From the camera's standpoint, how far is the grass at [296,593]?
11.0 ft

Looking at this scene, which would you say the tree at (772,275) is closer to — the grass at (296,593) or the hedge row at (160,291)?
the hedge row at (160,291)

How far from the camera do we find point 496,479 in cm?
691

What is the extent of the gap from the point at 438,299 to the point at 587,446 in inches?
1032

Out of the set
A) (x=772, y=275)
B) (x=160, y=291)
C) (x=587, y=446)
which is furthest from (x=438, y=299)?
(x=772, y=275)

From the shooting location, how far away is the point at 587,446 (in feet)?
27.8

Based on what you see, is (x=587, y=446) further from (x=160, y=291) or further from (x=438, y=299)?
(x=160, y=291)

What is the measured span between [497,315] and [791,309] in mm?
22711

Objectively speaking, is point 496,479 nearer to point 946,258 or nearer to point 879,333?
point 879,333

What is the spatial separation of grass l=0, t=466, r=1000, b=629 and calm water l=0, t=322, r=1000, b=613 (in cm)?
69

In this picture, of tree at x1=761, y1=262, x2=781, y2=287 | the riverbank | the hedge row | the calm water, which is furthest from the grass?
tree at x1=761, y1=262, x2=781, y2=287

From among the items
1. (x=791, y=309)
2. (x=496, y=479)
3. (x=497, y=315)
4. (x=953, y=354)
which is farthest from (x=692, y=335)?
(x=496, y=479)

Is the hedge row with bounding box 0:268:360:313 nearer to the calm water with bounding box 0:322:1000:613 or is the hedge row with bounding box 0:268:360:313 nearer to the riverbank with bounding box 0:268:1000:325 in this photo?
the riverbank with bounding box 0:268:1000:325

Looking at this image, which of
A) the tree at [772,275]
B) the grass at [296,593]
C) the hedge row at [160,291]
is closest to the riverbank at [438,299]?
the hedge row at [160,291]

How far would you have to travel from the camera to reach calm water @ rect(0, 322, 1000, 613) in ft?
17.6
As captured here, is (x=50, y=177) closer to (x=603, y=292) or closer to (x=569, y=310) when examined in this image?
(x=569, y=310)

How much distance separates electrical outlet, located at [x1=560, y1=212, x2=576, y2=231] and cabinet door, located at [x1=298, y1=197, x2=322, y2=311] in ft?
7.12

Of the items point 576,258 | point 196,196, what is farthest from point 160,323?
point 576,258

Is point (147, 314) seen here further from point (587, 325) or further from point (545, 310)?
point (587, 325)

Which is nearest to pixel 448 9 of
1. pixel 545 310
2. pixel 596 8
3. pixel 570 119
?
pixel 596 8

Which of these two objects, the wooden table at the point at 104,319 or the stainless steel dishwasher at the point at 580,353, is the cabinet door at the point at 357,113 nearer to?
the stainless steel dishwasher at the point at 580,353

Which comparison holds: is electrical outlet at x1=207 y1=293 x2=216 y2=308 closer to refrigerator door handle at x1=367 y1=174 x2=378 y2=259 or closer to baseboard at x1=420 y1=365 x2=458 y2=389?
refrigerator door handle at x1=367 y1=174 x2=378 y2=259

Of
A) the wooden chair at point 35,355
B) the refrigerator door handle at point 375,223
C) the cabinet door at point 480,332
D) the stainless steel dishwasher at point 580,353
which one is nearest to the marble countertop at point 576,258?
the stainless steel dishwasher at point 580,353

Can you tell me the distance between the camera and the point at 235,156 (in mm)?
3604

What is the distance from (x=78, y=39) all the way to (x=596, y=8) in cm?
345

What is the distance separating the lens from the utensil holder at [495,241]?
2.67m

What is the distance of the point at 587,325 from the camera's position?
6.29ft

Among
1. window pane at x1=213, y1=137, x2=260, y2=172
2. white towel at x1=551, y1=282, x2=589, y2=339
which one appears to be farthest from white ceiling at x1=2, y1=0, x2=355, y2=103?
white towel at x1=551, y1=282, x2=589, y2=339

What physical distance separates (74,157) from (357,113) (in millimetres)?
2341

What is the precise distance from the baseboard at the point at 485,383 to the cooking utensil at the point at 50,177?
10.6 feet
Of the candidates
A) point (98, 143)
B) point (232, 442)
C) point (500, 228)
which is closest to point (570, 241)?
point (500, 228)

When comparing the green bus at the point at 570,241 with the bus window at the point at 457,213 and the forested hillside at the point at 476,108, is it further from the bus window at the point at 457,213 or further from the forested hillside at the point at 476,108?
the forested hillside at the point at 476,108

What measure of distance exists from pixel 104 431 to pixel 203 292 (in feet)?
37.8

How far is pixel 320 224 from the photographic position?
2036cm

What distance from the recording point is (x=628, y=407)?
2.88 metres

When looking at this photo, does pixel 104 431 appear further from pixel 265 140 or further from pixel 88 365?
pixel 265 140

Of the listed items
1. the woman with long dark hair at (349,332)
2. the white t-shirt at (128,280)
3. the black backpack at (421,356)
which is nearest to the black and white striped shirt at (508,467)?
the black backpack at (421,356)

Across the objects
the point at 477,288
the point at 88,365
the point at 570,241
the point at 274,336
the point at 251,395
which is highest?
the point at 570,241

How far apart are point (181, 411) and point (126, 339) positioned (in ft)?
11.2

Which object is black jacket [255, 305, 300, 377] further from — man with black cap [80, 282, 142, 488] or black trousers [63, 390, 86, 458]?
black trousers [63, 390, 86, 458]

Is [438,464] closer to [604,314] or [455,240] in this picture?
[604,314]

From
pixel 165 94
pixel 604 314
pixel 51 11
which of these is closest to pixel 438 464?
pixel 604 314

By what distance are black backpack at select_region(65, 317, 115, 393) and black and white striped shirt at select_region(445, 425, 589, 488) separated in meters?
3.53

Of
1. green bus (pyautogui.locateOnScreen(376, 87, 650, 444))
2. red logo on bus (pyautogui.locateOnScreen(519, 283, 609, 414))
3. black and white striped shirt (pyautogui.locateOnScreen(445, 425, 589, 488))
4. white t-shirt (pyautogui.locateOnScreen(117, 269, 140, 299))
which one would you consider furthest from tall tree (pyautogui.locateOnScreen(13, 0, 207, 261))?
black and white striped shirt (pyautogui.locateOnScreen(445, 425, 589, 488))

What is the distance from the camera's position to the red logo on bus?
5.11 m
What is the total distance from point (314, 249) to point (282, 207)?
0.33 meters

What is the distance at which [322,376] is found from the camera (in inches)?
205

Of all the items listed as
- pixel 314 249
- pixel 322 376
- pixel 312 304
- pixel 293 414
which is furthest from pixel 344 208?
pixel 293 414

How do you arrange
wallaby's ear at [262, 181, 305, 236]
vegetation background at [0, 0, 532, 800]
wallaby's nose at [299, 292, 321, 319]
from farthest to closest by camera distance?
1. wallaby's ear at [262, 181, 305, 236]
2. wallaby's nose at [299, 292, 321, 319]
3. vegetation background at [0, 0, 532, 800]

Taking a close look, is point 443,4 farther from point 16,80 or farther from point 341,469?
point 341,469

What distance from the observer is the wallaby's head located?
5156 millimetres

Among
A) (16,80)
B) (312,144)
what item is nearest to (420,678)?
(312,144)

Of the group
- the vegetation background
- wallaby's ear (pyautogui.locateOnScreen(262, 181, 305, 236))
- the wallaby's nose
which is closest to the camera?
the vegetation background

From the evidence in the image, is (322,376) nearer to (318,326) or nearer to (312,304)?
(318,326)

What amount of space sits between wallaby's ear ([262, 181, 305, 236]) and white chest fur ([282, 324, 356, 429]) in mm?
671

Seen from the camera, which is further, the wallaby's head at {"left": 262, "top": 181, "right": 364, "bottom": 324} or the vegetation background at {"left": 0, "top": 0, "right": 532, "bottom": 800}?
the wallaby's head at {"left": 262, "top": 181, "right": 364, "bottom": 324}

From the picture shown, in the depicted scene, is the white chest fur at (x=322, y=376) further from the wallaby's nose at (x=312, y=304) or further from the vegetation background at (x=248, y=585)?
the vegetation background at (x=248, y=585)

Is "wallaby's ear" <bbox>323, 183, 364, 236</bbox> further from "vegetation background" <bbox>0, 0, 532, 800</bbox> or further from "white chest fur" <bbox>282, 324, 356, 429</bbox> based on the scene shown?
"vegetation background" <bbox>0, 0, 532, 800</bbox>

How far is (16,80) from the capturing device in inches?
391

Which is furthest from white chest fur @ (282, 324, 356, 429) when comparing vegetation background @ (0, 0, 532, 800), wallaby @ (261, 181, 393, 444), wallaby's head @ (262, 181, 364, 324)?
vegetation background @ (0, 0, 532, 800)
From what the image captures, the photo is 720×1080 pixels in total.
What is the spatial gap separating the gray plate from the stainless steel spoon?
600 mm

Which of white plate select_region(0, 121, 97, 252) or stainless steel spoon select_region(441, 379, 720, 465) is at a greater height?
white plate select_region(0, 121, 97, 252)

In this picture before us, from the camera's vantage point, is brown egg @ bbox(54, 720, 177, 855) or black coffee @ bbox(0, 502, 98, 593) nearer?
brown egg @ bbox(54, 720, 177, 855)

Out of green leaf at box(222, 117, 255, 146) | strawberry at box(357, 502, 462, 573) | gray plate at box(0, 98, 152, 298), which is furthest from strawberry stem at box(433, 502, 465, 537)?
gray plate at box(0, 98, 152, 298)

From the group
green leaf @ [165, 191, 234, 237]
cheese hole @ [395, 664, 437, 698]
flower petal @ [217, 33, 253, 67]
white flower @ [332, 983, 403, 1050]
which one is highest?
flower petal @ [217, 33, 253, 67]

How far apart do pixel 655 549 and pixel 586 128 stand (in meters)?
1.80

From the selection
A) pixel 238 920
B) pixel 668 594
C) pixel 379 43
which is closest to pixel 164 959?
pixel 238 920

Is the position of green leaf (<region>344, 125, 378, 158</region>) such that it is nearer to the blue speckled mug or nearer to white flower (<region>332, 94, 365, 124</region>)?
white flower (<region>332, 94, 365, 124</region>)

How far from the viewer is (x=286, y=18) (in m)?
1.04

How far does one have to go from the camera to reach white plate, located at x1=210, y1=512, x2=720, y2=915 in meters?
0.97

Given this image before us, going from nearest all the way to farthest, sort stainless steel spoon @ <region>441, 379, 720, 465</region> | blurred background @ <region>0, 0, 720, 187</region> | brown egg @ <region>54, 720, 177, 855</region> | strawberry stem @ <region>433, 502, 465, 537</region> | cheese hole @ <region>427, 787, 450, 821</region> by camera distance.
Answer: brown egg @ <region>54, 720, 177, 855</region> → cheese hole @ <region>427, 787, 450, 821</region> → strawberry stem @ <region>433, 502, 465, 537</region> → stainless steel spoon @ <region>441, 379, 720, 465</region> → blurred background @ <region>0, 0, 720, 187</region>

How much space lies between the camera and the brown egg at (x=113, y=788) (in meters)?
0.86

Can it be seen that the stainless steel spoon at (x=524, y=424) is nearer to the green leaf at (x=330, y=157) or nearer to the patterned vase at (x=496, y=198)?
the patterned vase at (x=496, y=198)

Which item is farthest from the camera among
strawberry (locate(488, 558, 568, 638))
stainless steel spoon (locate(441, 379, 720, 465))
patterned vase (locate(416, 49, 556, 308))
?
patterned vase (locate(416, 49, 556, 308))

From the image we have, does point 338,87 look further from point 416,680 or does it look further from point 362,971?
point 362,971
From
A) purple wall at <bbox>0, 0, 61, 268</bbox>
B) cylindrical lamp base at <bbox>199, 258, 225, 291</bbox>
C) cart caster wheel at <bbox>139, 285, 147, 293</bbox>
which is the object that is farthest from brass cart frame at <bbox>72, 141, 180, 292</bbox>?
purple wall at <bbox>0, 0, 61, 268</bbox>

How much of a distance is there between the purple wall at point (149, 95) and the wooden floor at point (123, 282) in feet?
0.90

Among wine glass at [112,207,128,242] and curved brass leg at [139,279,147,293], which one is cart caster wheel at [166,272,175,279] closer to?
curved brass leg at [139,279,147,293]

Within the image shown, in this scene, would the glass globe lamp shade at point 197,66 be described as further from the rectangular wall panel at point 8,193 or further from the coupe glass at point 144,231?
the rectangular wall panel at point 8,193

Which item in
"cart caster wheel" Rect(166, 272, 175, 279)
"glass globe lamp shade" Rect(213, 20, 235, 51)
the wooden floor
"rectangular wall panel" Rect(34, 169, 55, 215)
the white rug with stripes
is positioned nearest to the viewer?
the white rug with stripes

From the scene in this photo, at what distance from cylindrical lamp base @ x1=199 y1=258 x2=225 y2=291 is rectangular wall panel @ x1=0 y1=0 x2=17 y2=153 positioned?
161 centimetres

——————————

Locate every line in the entries above that contains the string "backpack", and copy each such line in full.

3. the black backpack at (421,356)
the black backpack at (421,356)
By what distance are black backpack at select_region(65, 317, 115, 393) and black and white striped shirt at select_region(445, 425, 589, 488) separated in meters?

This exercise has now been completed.